* TEXT:
Background and aim of the study: The study aim was to characterize time-dependent flow fields and flow structures within the ADVANTAGE (ADV) and St. Jude Medical (SJM) prosthetic bileaflet mechanical heart valves.
Methods: Three-dimensional unsteady computational fluid dynamic simulations were conducted in the aortic position for both valves. Flow boundary conditions were acquired from an in-vitro experiment. The governing equations were solved by a finite volume method that employed a moving cell technique to simulate the motion of the valve leaflet in the cardiac cycle. The computed velocities were subsequently validated using the velocities measured in the in-vitro experiment.

* INFORMATION GIVEN:
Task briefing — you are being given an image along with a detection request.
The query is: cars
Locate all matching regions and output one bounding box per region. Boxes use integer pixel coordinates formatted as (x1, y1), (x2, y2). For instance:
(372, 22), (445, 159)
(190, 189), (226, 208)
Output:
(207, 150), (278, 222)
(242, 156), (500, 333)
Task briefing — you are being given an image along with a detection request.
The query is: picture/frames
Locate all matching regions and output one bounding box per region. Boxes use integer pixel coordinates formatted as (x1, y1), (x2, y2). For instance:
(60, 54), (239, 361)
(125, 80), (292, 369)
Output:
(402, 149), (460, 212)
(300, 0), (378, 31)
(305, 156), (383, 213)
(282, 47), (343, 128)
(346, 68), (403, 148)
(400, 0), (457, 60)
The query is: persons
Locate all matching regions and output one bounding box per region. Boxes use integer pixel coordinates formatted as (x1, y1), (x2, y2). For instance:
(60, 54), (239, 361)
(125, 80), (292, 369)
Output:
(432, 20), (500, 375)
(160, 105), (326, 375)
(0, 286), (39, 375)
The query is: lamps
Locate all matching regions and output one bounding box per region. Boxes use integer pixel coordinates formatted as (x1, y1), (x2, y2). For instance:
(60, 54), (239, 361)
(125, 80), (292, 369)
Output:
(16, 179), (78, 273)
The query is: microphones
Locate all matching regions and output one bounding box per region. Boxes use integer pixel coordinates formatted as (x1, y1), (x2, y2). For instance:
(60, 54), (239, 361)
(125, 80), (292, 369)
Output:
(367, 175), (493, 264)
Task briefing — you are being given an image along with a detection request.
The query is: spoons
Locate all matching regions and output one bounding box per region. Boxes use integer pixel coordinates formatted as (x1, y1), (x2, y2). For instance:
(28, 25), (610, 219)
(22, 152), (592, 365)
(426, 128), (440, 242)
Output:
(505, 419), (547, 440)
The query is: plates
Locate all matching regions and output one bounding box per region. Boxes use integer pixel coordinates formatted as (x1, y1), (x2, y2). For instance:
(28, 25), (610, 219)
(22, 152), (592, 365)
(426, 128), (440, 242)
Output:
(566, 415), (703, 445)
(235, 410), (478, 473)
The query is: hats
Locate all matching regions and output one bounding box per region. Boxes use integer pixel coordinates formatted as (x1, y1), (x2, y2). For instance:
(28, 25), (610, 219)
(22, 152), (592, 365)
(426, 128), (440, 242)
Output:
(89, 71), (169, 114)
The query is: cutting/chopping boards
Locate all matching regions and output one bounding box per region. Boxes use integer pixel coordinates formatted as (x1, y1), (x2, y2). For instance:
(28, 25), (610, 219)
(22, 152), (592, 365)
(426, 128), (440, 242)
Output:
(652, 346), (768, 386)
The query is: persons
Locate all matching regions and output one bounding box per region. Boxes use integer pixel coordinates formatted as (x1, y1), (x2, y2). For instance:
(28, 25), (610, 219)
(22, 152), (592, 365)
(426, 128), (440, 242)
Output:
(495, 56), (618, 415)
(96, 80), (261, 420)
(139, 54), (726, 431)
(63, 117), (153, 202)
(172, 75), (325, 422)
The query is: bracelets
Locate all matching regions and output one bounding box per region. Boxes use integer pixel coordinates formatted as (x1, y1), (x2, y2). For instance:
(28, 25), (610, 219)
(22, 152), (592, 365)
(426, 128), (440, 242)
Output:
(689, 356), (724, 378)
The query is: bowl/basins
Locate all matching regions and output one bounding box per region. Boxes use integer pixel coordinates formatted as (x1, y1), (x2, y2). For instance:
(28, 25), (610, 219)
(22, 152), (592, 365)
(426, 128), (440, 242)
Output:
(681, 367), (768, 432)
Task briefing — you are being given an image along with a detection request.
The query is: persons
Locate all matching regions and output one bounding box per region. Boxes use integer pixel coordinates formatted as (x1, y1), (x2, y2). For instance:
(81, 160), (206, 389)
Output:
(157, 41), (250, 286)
* * *
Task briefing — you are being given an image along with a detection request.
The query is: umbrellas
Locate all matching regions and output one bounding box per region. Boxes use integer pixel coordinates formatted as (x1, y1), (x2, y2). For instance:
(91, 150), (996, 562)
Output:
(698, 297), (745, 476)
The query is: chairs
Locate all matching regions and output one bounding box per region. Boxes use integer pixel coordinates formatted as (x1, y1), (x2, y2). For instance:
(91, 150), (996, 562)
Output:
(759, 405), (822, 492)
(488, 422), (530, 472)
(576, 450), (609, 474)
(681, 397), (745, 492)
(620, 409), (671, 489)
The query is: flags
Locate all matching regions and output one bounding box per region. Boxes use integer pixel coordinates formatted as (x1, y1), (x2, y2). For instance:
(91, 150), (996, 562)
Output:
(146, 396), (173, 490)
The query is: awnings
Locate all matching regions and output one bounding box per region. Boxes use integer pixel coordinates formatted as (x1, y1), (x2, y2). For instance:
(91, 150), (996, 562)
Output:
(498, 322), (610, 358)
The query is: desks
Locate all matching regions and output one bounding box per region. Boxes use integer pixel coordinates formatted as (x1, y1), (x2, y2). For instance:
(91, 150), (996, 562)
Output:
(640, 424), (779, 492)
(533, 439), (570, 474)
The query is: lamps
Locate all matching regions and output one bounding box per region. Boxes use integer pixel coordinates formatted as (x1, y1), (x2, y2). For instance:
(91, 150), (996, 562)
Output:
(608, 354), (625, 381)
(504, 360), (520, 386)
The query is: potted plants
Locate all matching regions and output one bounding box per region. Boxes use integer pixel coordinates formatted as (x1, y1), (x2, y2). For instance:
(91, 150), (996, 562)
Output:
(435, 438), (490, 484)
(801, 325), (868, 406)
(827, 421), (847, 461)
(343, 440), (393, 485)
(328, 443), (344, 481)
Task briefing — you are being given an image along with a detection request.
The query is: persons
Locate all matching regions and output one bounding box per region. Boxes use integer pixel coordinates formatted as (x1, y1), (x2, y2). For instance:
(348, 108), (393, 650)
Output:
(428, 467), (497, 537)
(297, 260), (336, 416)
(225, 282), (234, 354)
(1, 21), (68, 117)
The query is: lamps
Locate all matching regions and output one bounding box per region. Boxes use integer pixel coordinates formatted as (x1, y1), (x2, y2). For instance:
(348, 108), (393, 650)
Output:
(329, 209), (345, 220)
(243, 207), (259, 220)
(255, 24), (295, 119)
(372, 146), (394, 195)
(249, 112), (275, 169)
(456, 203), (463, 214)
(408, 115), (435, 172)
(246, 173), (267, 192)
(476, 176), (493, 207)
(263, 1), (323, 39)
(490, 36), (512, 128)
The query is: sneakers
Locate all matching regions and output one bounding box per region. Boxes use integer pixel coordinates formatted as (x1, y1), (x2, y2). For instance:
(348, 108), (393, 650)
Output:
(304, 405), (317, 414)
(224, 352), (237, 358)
* * *
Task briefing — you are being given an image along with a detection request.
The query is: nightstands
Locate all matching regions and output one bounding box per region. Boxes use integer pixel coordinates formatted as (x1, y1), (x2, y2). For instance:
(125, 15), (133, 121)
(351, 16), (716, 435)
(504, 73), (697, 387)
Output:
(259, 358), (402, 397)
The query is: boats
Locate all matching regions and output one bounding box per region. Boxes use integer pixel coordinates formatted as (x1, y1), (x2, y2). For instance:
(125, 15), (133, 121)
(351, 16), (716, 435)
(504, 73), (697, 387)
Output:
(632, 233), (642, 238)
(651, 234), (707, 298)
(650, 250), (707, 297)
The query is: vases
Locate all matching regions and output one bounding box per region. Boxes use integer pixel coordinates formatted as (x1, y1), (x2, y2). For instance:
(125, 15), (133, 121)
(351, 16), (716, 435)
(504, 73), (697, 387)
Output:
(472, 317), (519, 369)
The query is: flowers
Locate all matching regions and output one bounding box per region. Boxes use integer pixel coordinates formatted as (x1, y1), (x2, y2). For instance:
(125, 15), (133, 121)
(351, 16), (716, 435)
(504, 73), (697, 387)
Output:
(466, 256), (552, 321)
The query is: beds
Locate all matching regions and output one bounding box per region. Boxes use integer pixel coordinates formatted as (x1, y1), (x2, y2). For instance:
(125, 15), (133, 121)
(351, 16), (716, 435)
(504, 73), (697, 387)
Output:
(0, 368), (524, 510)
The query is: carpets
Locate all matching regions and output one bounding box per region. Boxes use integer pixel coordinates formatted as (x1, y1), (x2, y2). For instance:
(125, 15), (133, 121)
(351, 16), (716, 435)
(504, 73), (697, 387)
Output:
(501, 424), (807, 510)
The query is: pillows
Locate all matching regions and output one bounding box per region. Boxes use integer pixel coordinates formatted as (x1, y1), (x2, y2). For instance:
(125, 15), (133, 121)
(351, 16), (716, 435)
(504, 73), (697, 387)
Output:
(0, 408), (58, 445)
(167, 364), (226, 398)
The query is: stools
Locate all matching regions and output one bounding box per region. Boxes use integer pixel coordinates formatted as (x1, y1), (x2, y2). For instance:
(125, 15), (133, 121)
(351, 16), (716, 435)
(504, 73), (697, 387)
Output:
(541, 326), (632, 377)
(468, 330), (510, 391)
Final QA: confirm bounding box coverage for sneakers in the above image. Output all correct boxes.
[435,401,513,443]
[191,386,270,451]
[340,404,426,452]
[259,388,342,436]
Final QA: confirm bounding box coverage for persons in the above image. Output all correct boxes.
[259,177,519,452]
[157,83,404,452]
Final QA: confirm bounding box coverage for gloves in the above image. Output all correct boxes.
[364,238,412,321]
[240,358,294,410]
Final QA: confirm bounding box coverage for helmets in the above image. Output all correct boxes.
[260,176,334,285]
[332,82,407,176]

* ACTIVITY 1:
List the steps that the Methods section of the heart valve study reports were carried out.
* ACTIVITY 2:
In the heart valve study, what method was used to solve the governing equations?
* ACTIVITY 3:
Continue the heart valve study from where its text stops.

* TASK OUTPUT 1:
- Three-dimensional unsteady computational fluid dynamic simulations were conducted in the aortic position for both valves.
- Flow boundary conditions were acquired from an in-vitro experiment.
- The governing equations were solved by a finite volume method that used a moving cell technique to simulate leaflet motion in the cardiac cycle.
- The computed velocities were validated using the velocities measured in the in-vitro experiment.

* TASK OUTPUT 2:
A finite volume method that employed a moving cell technique to simulate the motion of the valve leaflet in the cardiac cycle.

* TASK OUTPUT 3:
Results: Both valves had similar flow phenomena at the geometric symmetry plane of the valve housing, and both experienced a waterhammer effect upon closure. However, flow characteristics in the pivots differed distinctively between both valves. More dynamic flow activity was observed at the bi-level butterfly pivots of the ADV valve. Flow vena contracta and large flow boundary separation zones at the central flow orifice were captured adjacent to the pivots of the SJM valve. During valve opening, retrograde systolic flow at the bottom of the pivot was observed. No persistent flow stases were seen in the pivots of either valves.
Conclusion: Although overall flow characterization for both valves was similar, flow features within each valve's pivots correlated to the pivot design. The bi-level butterfly pivot design of the ADV valve appeared to provide relatively easy passages for pivot flow washing.